The results reported in this study showed that seed oils of ethanolic origin were comparatively more potent in slowing down the rate of biochemical reactions occurring inside the coated fruit. Together with biochemical processes, these edible coatings formulations also delayed physicochemical changes in tomato pulp.

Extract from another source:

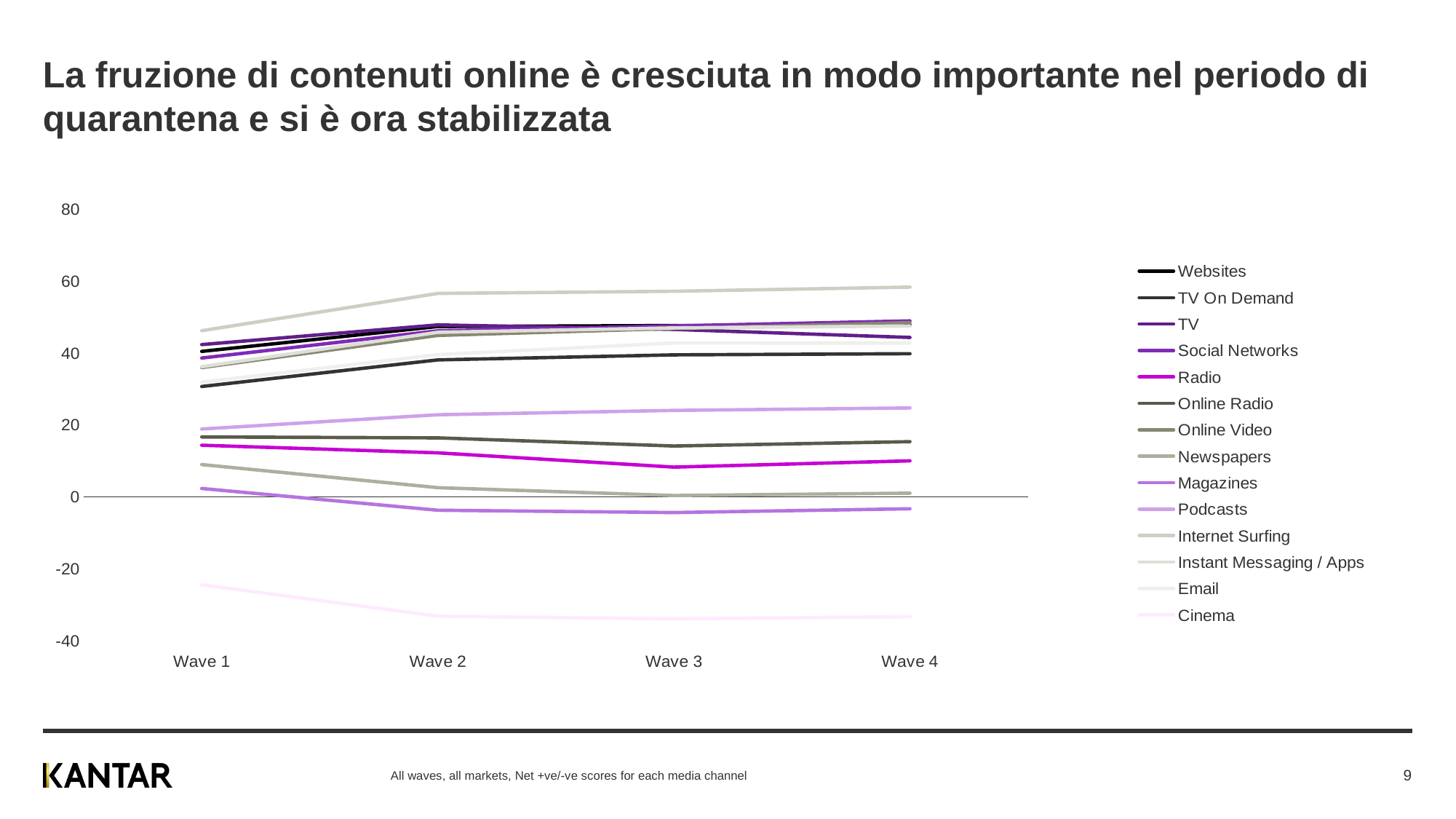
How many waves are shown on the x axis? 4 Is the value for Instant Messaging / Apps at Wave 4 greater or less than 40? greater What is the label of the first series in the legend? Websites Is the value for Podcasts at Wave 4 greater or less than 20? greater Does the Cinema line rise or fall from Wave 1 to Wave 2? fall What kind of chart is shown on the slide? line chart Which is larger at Wave 4, Podcasts or Radio? Podcasts How many series does the legend list? 14 Which series has the highest value at Wave 4? Internet Surfing Is the value for Cinema at Wave 1 greater or less than -20? less Which series has the lowest value at Wave 4? Cinema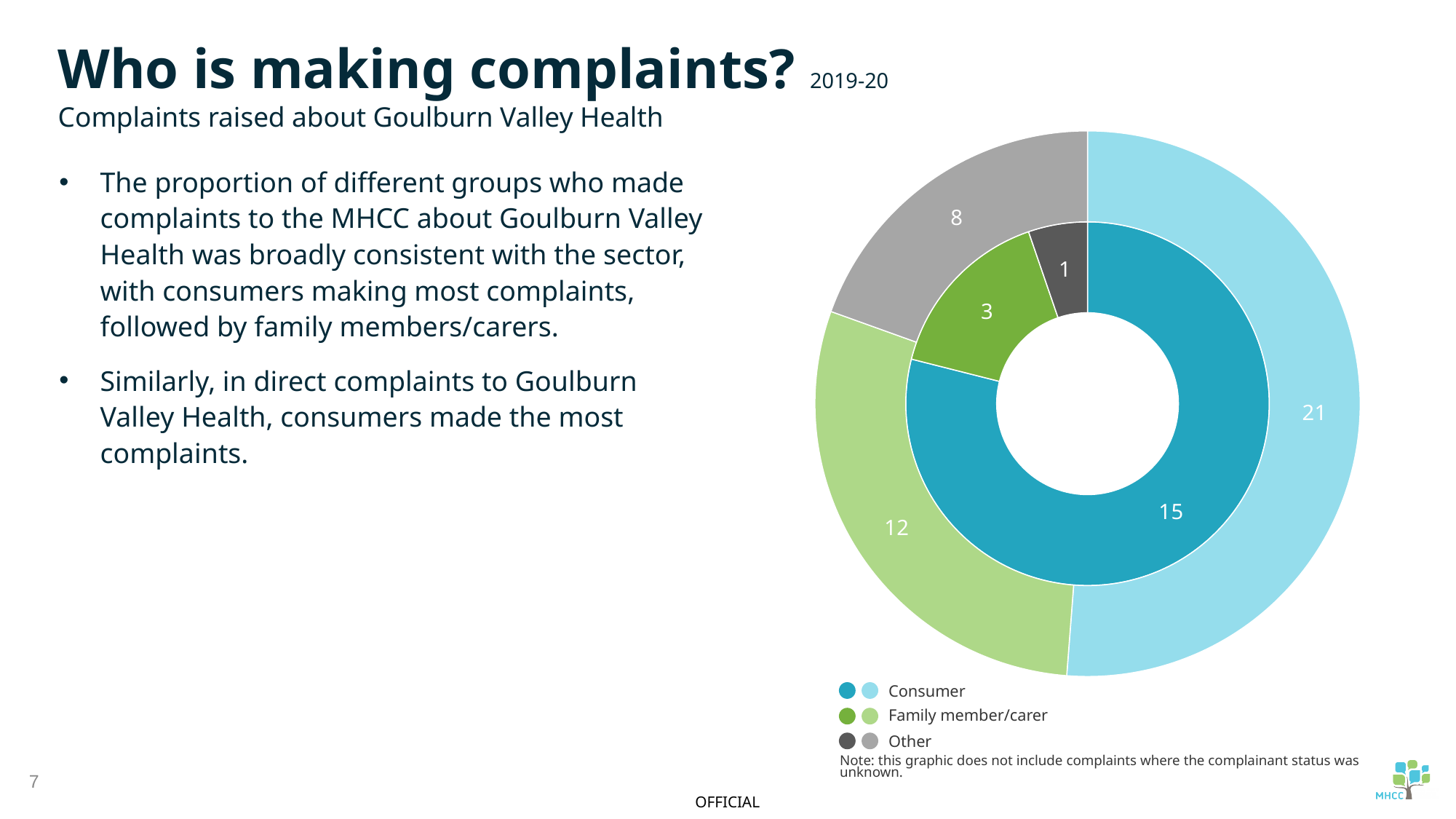
What kind of chart is shown on the slide? doughnut chart What is the total of the values shown in the outer ring of the chart? 41 What is the value for Family member/carer in the outer ring of the chart? 12 How many categories does the chart's legend list? 3 What is the value for Consumer in the inner ring of the chart? 15 What is the value for Consumer in the outer ring of the chart? 21 Which colour does the legend use for the Consumer category? blue What is the value for Other in the inner ring of the chart? 1 In the inner ring, which is larger: Family member/carer or Other? Family member/carer In the outer ring, how much larger is the Consumer value than the Family member/carer value? 9 Which category has the largest value in the outer ring of the chart? Consumer Which category has the smallest value in the inner ring of the chart? Other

Due to higher contents of total flavonoid, total flavonol, phenolic and antioxidant contents may contribute to higher preservative effects [40]. The abundance in antioxidant contents rendered these edible coatings to scavenge reactive oxygen species at a higher rate [41]. Supplementation of seed oils to edible coatings may affect the gaseous exchange through the packaging material by contributing as oxygen scavengers.

Conclusions

In a nutshell, all edible coatings with added extracts served as a semi-permeable membrane to slow down the rate of respiration in coated fruits. The results were remarkable when compared to both controls which failed to either increase the shelf life or to decrease the rate of biochemical reactions that causes senescence. Extracts of both the methanolic and ethanolic origin extended the shelf life up to 60 days during cold storage but coatings that contained ethanolic extracts slowed down the process of ripening as compared to its counterpart. The results justify the use of proposed edible coatings where immature tomato fruits are required for consumption.